*DATA LISTING*.
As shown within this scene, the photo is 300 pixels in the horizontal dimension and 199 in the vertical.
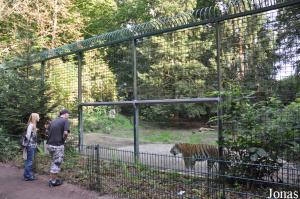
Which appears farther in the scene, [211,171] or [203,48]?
[203,48]

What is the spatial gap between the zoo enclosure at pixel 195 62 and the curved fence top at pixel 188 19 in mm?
15

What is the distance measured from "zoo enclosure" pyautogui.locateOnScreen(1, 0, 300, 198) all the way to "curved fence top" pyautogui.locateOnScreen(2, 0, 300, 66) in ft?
0.05

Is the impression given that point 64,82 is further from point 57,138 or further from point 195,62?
point 195,62

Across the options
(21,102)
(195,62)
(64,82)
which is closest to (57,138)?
(195,62)

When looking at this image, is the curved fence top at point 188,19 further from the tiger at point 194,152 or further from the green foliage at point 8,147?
the green foliage at point 8,147

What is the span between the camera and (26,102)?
10.8 metres

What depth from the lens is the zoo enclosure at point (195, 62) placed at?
598cm

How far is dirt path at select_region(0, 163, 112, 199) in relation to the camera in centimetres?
675

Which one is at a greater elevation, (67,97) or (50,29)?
(50,29)

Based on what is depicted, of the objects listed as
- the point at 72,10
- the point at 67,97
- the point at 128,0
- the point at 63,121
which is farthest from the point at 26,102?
the point at 128,0

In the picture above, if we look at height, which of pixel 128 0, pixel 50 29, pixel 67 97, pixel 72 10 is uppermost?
pixel 128 0

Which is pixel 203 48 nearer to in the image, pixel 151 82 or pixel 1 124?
pixel 151 82

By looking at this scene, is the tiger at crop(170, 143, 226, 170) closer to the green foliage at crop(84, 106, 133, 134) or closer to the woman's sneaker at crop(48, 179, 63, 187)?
the woman's sneaker at crop(48, 179, 63, 187)

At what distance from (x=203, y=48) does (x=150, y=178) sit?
3080 millimetres
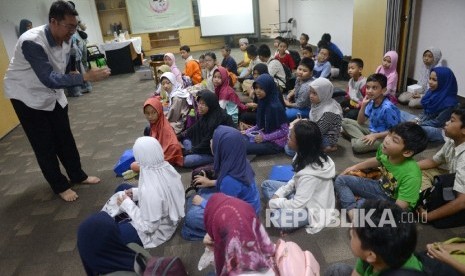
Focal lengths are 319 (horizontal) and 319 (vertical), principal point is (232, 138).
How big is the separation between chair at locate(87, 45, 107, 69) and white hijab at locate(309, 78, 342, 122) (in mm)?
5889

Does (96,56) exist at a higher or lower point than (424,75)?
higher

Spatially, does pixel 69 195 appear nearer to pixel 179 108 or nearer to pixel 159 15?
pixel 179 108

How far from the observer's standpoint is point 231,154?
1.81 m

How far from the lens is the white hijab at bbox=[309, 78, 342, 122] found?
283cm

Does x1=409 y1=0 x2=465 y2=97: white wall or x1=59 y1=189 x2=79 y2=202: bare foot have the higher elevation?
x1=409 y1=0 x2=465 y2=97: white wall

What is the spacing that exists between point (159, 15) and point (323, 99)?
887 cm

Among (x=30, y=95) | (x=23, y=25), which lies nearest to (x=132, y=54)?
(x=23, y=25)

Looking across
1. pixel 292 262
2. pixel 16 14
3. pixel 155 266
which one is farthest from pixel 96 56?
pixel 292 262

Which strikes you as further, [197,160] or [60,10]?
[197,160]

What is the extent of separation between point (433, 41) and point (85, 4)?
27.7 ft

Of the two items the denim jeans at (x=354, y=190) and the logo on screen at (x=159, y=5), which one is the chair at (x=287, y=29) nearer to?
the logo on screen at (x=159, y=5)

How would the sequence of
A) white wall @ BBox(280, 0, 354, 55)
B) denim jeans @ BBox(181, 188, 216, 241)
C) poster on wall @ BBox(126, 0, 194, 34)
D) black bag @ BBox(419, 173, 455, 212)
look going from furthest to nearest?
poster on wall @ BBox(126, 0, 194, 34) → white wall @ BBox(280, 0, 354, 55) → denim jeans @ BBox(181, 188, 216, 241) → black bag @ BBox(419, 173, 455, 212)

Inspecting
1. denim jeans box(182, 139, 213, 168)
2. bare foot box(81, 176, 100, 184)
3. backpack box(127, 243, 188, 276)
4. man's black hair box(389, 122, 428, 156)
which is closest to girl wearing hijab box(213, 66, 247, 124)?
denim jeans box(182, 139, 213, 168)

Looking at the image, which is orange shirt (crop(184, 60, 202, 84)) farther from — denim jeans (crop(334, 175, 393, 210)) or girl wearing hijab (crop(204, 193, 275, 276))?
girl wearing hijab (crop(204, 193, 275, 276))
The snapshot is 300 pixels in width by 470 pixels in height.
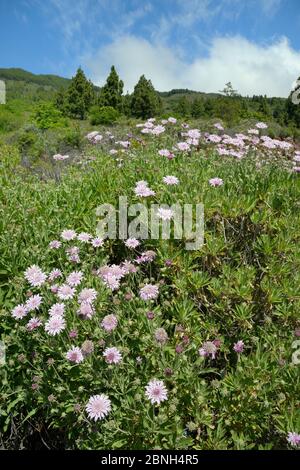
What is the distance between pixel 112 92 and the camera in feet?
144

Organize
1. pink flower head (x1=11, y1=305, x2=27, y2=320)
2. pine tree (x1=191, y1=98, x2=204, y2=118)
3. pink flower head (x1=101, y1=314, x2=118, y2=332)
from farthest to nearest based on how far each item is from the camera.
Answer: pine tree (x1=191, y1=98, x2=204, y2=118)
pink flower head (x1=11, y1=305, x2=27, y2=320)
pink flower head (x1=101, y1=314, x2=118, y2=332)

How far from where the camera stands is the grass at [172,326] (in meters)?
2.34

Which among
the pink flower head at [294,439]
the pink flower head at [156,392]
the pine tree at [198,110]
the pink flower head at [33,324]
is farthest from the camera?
the pine tree at [198,110]

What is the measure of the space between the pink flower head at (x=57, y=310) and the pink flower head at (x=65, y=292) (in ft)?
0.17

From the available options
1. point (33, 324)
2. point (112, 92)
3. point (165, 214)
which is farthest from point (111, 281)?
point (112, 92)

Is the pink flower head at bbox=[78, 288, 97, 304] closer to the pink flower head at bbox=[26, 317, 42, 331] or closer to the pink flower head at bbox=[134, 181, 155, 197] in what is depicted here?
the pink flower head at bbox=[26, 317, 42, 331]

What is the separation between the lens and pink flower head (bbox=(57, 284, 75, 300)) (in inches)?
103

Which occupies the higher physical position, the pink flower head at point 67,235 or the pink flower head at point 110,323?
the pink flower head at point 67,235

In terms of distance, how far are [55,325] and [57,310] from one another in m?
0.11

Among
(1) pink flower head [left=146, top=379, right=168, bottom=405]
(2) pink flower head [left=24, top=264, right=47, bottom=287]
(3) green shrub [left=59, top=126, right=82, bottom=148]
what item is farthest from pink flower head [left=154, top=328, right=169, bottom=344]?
(3) green shrub [left=59, top=126, right=82, bottom=148]

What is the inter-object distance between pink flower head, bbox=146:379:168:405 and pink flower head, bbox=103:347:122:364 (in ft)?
0.74

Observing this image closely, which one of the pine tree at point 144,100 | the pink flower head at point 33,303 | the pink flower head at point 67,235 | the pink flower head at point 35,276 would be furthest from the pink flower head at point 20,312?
the pine tree at point 144,100

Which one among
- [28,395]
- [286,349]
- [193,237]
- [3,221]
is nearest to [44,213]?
[3,221]

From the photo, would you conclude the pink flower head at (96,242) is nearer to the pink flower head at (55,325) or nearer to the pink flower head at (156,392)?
the pink flower head at (55,325)
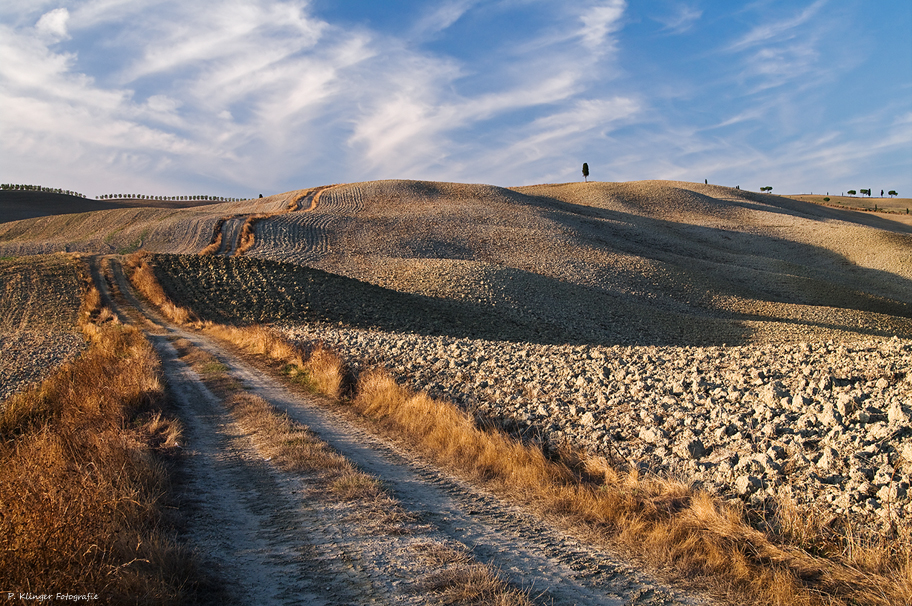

*WORK TO DO*.
Pull out each line of the records above that contains the word "between", treating uppercase and lowercase letters as different.

*WORKED SOLUTION*.
What is the spatial gap between the zoo enclosure at pixel 195 62 and the curved fence top at pixel 188 19 in mm?
What is the span between the camera and (26,102)?
How big is the separation between chair at locate(87, 45, 107, 69) and white hijab at locate(309, 78, 342, 122) (in mm)?
What is the spacing that exists between point (159, 15) and point (323, 99)?
What is the extent of separation between point (433, 41) and point (85, 4)?
What is the distance between pixel 112 92 and the camera in feet?
What is the measure of the space between the pink flower head at (x=57, y=310) and the pink flower head at (x=65, y=292) (in ft)?
What is the separation between the lens and pink flower head (bbox=(57, 284, 75, 300)) (in inches)?
What is the inter-object distance between pink flower head, bbox=146:379:168:405 and pink flower head, bbox=103:347:122:364 (in ft)?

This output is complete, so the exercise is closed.